▶ RECORDS PROVIDED
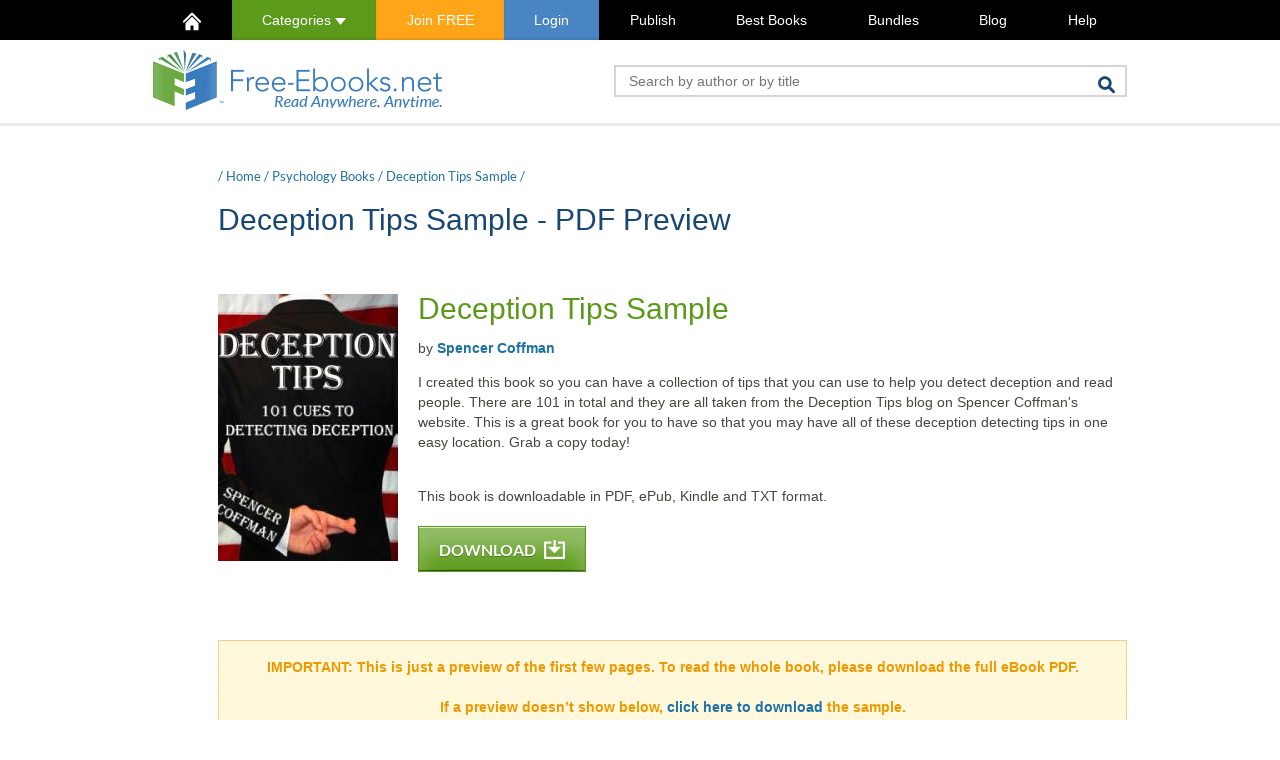

--- FILE ---
content_type: text/html; charset=utf-8
request_url: https://www.google.com/recaptcha/api2/aframe
body_size: 268
content:
<!DOCTYPE HTML><html><head><meta http-equiv="content-type" content="text/html; charset=UTF-8"></head><body><script nonce="XxRJEwvzbVXa9d7gPep5bQ">/** Anti-fraud and anti-abuse applications only. See google.com/recaptcha */ try{var clients={'sodar':'https://pagead2.googlesyndication.com/pagead/sodar?'};window.addEventListener("message",function(a){try{if(a.source===window.parent){var b=JSON.parse(a.data);var c=clients[b['id']];if(c){var d=document.createElement('img');d.src=c+b['params']+'&rc='+(localStorage.getItem("rc::a")?sessionStorage.getItem("rc::b"):"");window.document.body.appendChild(d);sessionStorage.setItem("rc::e",parseInt(sessionStorage.getItem("rc::e")||0)+1);localStorage.setItem("rc::h",'1769228835847');}}}catch(b){}});window.parent.postMessage("_grecaptcha_ready", "*");}catch(b){}</script></body></html>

▶ INSTRUCTIONS FOR THE TASK
An exact, line-for-line copy is required: from the line containing "request_url: https://www.google.com/recaptcha/api2/aframe" through the final line of the listing above, both included, with nothing else.

▶ RESULT OF THE TASK
request_url: https://www.google.com/recaptcha/api2/aframe
body_size: 268
content:
<!DOCTYPE HTML><html><head><meta http-equiv="content-type" content="text/html; charset=UTF-8"></head><body><script nonce="XxRJEwvzbVXa9d7gPep5bQ">/** Anti-fraud and anti-abuse applications only. See google.com/recaptcha */ try{var clients={'sodar':'https://pagead2.googlesyndication.com/pagead/sodar?'};window.addEventListener("message",function(a){try{if(a.source===window.parent){var b=JSON.parse(a.data);var c=clients[b['id']];if(c){var d=document.createElement('img');d.src=c+b['params']+'&rc='+(localStorage.getItem("rc::a")?sessionStorage.getItem("rc::b"):"");window.document.body.appendChild(d);sessionStorage.setItem("rc::e",parseInt(sessionStorage.getItem("rc::e")||0)+1);localStorage.setItem("rc::h",'1769228835847');}}}catch(b){}});window.parent.postMessage("_grecaptcha_ready", "*");}catch(b){}</script></body></html>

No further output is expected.